Soignez-vous, je vous en prie, pour votre coeur, ma chère fille. Vous dirai-je que l’affection que Combal m’avait trouvée dans le temps m’est revenue ces jours-ci? Quant au F. Picard, je l’avais engagé à venir ici, il préfère aller à Paris, de là à la Salette. Je ne puis pas vous transmettre une autorité que je n’ai pas(1).
Le nom de l’Assomption vient aux Oblates, non de vous, mais de nous. Si nous changeons, elles ne demanderont pas mieux que de changer. Je le leur ai proposé, elles résistent. Et vraiment, si nos religieux vont à Nice jamais, faudra-t-il qu’ils changent de nom, parce qu’il y aura des Assomptionistes(2)?
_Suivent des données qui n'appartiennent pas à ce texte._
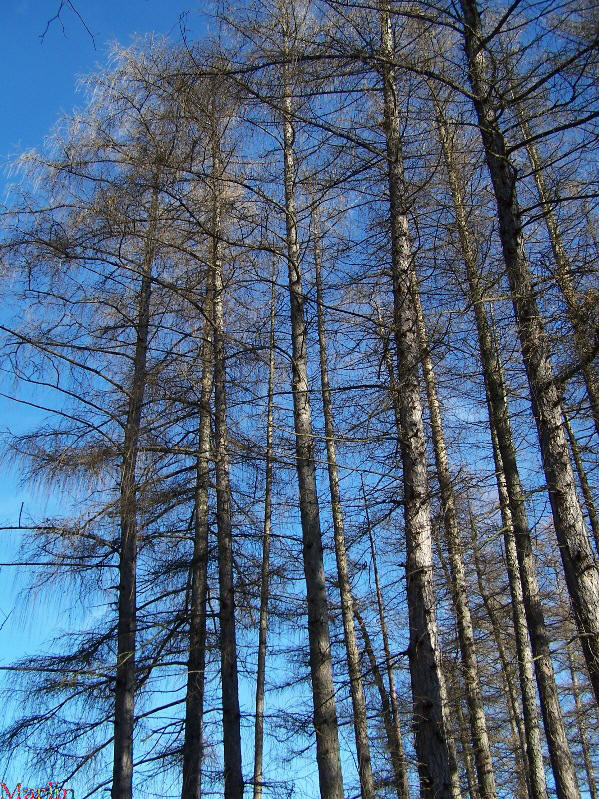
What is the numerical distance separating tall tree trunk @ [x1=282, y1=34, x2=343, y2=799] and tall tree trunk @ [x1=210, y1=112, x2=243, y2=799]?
2.51 feet

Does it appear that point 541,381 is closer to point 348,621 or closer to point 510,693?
point 348,621

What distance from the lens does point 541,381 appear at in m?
4.86

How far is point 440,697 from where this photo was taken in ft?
14.9

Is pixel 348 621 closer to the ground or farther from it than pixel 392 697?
farther from it

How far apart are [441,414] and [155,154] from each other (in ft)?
15.1

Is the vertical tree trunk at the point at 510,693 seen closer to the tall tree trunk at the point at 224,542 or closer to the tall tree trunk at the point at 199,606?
the tall tree trunk at the point at 224,542

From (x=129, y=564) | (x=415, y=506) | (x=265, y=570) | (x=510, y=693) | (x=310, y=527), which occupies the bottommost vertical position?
(x=415, y=506)

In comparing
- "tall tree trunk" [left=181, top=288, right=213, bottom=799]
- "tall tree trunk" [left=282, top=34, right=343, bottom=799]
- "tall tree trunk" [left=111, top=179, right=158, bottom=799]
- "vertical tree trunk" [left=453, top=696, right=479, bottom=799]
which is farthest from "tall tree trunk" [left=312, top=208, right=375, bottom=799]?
"tall tree trunk" [left=111, top=179, right=158, bottom=799]

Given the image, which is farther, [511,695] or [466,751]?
[511,695]

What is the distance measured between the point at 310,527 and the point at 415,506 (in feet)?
4.37

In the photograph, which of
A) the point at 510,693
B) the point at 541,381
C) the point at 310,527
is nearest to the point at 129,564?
the point at 310,527

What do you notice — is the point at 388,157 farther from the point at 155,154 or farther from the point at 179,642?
the point at 179,642

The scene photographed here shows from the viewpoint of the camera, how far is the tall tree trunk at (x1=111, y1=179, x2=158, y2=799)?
6.51 m

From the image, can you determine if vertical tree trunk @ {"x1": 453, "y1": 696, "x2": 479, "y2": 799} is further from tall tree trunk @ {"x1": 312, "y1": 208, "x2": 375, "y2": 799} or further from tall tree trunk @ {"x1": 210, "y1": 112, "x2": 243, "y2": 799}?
tall tree trunk @ {"x1": 210, "y1": 112, "x2": 243, "y2": 799}
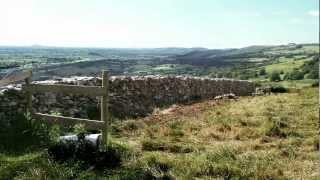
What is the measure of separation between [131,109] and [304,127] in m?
6.44

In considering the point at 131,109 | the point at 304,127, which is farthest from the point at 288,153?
the point at 131,109

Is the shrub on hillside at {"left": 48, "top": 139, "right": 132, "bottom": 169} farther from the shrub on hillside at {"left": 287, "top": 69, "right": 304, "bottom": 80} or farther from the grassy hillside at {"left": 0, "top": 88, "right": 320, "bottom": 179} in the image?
the shrub on hillside at {"left": 287, "top": 69, "right": 304, "bottom": 80}

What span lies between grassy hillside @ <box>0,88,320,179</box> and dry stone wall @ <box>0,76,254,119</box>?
1.76 metres

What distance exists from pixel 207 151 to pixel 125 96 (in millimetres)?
9142

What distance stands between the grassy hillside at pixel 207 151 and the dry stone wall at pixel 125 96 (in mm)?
1757

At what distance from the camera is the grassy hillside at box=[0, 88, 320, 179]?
8.98m

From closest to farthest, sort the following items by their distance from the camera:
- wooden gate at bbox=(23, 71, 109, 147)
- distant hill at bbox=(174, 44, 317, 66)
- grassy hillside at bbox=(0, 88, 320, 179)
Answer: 1. grassy hillside at bbox=(0, 88, 320, 179)
2. wooden gate at bbox=(23, 71, 109, 147)
3. distant hill at bbox=(174, 44, 317, 66)

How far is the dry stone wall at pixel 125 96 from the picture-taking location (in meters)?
14.4

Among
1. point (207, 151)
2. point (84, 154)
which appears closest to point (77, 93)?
point (84, 154)

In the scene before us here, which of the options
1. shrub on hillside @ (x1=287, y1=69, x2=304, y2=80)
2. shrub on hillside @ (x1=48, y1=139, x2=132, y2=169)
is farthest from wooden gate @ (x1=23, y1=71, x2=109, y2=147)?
shrub on hillside @ (x1=287, y1=69, x2=304, y2=80)

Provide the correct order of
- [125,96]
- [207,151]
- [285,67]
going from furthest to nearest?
[285,67] → [125,96] → [207,151]

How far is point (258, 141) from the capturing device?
12461mm

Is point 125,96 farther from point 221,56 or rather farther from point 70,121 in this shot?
point 221,56

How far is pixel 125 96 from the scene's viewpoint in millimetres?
19719
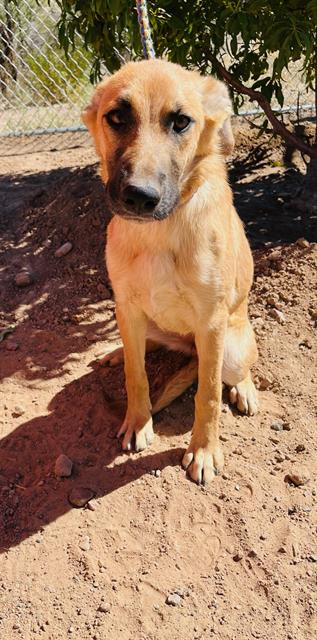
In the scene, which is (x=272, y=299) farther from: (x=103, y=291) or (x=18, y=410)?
(x=18, y=410)

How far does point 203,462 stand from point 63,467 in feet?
2.37

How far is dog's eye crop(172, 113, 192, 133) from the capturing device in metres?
2.66

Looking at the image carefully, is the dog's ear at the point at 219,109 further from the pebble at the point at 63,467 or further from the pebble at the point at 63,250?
the pebble at the point at 63,250

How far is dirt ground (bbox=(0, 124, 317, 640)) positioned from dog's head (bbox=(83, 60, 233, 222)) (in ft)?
4.74

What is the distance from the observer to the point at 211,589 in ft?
9.36

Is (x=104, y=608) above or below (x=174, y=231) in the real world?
below

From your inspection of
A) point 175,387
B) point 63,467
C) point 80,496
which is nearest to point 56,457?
point 63,467

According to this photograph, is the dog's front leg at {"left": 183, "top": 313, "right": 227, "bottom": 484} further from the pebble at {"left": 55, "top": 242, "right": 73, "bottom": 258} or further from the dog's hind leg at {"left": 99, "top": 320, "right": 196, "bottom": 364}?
the pebble at {"left": 55, "top": 242, "right": 73, "bottom": 258}

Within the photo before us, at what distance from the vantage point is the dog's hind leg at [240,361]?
3.55 m

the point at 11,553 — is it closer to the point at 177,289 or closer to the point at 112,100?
the point at 177,289

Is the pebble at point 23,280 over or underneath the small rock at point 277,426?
over

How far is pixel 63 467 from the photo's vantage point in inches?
130

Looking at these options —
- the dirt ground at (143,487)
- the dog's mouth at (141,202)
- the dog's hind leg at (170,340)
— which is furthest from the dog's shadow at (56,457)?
the dog's mouth at (141,202)

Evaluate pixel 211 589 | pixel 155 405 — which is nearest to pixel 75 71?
pixel 155 405
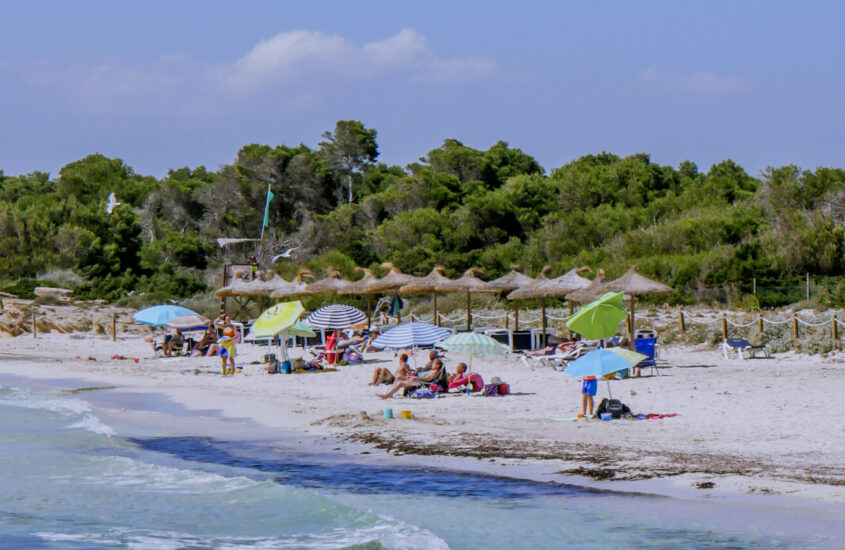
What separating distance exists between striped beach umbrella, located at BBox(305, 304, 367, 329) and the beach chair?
8012mm

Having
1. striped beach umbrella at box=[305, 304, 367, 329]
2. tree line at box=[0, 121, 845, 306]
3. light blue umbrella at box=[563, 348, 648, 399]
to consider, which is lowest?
light blue umbrella at box=[563, 348, 648, 399]

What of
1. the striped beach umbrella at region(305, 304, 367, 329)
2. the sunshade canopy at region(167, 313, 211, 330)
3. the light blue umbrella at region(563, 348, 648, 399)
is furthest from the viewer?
the sunshade canopy at region(167, 313, 211, 330)

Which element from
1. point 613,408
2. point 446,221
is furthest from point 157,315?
point 446,221

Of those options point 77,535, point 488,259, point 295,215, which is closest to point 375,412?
point 77,535

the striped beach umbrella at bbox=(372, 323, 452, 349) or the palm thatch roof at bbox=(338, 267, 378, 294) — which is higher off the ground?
the palm thatch roof at bbox=(338, 267, 378, 294)

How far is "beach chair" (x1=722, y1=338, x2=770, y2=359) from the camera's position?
18453mm

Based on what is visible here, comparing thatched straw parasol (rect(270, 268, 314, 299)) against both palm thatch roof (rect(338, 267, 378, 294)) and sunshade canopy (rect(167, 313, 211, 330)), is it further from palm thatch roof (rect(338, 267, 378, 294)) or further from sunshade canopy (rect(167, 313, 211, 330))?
sunshade canopy (rect(167, 313, 211, 330))

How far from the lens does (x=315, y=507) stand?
8.49 meters

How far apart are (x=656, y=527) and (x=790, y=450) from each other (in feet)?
8.99

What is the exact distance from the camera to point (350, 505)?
844cm

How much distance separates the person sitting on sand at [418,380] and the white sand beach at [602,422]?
19cm

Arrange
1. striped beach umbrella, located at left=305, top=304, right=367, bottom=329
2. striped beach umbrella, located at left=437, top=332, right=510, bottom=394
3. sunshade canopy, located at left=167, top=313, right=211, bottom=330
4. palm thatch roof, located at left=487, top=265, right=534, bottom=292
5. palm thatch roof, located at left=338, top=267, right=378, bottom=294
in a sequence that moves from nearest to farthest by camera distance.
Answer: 1. striped beach umbrella, located at left=437, top=332, right=510, bottom=394
2. striped beach umbrella, located at left=305, top=304, right=367, bottom=329
3. palm thatch roof, located at left=487, top=265, right=534, bottom=292
4. sunshade canopy, located at left=167, top=313, right=211, bottom=330
5. palm thatch roof, located at left=338, top=267, right=378, bottom=294

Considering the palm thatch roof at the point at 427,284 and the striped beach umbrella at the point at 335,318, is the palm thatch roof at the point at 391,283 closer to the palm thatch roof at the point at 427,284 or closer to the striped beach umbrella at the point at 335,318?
the palm thatch roof at the point at 427,284

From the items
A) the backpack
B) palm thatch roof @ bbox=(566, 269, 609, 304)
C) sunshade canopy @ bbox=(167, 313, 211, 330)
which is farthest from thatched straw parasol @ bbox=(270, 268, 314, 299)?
the backpack
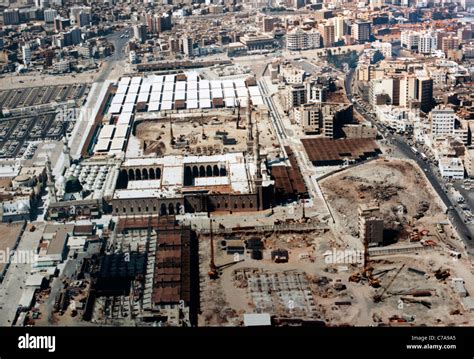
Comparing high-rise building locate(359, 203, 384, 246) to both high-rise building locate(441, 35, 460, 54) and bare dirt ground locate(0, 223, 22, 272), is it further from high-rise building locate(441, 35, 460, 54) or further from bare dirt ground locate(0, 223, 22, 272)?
high-rise building locate(441, 35, 460, 54)

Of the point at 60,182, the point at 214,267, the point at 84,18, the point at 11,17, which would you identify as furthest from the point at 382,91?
the point at 11,17

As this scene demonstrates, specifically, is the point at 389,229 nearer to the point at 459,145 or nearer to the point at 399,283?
the point at 399,283

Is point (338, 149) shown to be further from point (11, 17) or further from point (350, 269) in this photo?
point (11, 17)

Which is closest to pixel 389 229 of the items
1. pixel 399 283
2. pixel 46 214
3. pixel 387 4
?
pixel 399 283

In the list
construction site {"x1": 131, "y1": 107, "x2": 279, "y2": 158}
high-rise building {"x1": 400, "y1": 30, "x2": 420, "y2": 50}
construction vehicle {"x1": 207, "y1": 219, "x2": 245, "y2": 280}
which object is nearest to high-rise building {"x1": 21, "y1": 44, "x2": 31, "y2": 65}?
construction site {"x1": 131, "y1": 107, "x2": 279, "y2": 158}

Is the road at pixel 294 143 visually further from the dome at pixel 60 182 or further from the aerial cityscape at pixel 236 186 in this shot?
the dome at pixel 60 182

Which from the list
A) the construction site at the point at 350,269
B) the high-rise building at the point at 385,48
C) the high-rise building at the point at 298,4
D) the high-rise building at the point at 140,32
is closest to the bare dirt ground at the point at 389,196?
the construction site at the point at 350,269
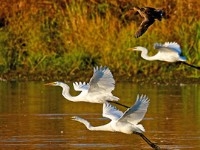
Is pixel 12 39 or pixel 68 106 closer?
pixel 68 106

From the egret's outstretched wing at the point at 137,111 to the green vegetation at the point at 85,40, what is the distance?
10.8 metres

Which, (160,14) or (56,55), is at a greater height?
(160,14)

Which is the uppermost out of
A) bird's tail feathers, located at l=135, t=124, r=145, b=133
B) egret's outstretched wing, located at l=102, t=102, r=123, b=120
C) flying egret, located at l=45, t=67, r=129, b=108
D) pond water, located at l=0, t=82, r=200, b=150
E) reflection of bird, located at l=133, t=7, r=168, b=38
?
reflection of bird, located at l=133, t=7, r=168, b=38

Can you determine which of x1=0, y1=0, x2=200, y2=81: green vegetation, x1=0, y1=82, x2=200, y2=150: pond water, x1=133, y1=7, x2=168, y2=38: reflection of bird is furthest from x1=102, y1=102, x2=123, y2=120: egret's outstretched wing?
x1=0, y1=0, x2=200, y2=81: green vegetation

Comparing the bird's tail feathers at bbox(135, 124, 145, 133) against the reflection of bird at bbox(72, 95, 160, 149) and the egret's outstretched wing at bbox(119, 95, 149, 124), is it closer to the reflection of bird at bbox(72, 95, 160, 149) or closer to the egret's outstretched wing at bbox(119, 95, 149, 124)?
the reflection of bird at bbox(72, 95, 160, 149)

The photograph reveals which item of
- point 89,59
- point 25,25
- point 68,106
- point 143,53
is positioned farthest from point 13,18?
point 143,53

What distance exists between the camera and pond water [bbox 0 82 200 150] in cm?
1733

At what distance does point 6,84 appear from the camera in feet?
88.8

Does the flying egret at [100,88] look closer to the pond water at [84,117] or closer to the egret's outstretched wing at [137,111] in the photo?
the pond water at [84,117]

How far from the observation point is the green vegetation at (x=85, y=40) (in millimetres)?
27984

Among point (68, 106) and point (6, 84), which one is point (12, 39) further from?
point (68, 106)

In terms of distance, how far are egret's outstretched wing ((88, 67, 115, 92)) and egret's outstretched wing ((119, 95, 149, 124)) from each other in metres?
1.25

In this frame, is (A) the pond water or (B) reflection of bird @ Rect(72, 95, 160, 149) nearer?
(B) reflection of bird @ Rect(72, 95, 160, 149)

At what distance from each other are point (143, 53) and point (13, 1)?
11521mm
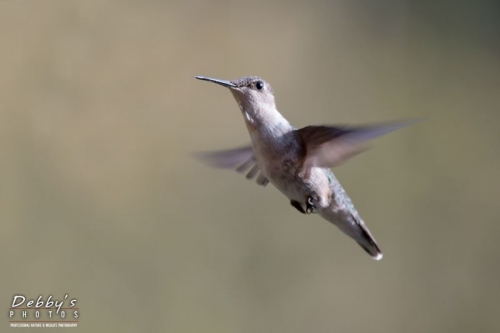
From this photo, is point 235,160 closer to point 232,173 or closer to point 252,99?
point 252,99

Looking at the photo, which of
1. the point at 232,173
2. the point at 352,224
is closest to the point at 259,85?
the point at 352,224

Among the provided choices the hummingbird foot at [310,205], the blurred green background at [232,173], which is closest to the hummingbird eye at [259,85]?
the hummingbird foot at [310,205]

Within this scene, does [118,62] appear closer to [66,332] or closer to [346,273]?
[66,332]

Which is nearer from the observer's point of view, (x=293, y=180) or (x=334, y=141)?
(x=334, y=141)

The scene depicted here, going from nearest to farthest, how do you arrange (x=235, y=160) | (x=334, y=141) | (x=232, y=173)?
(x=334, y=141), (x=235, y=160), (x=232, y=173)

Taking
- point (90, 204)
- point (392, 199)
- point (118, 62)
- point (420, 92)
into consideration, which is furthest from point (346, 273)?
point (118, 62)
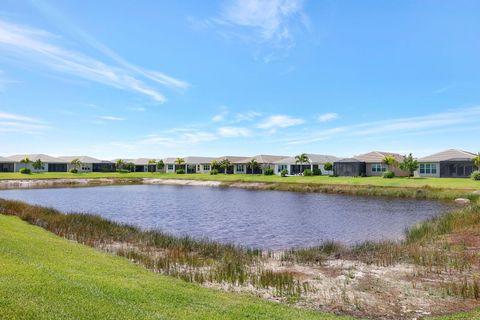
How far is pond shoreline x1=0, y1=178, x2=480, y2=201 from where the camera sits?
4781cm

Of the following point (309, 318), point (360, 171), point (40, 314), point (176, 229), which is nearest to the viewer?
point (40, 314)

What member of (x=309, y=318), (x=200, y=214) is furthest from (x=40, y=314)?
(x=200, y=214)

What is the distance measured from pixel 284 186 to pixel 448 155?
31160 mm

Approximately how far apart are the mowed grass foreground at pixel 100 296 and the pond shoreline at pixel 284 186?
40.2 metres

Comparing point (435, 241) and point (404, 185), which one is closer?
point (435, 241)

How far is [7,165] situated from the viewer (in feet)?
346

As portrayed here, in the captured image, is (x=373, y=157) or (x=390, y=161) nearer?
(x=390, y=161)

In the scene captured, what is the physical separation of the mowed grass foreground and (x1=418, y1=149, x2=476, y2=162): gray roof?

La grande différence c’est, outre le nom d’Oblates, celui de religieuses [missionnaires](3), et cette différence elles y tiennent, je puis vous l’assurer. Du reste, elles n’auront pas de quelque temps de prospectus, et je vois tant de gens prédire un échec complet (entre nous, j’y crois bien un peu) que je ne vois pas sujet de s’inquiéter.
Vous voyez que la Mère M.-Gabrielle, en exagérant les choses, a fait donner, entièrement à mon insu, une décision par Monseigneur(4) Il y aurait encore des ennuis plus désagréables que vous ne le pensez. Vous pouvez demander à Monseigneur ce que vous voudrez, je doute fort qu’il fasse plus que n’a fait l’évêque de Nancy. L’autorité ecclésiastique ne se mêle pas de ces choses. Vous le voyez par la quantité de Soeurs de Saint-Joseph, ou de l’Immaculée Conception, approuvées avec des règles différentes. Mais, je vous le répète, de même que vous avez échoué pour Nancy(5), je crains que vous n’échouiez pour Nîmes. Il y a bien des choses que je ne veux pas vous écrire et qui me prouvent que j’ai raison. Le nom des Oblates tout court prendra le dessus, et l’on sera bien aise de n’être pas Oblates de l’Assomption. Mais je vous laisse toute liberté de vous adresser à Monseigneur.
On a voulu un peu le Congrès malgré moi(6), et je me tiens en dehors, car je ne suis pas vaillant. Adieu, ma fille. Hélas! soignons-nous; puisque nous en sommes là.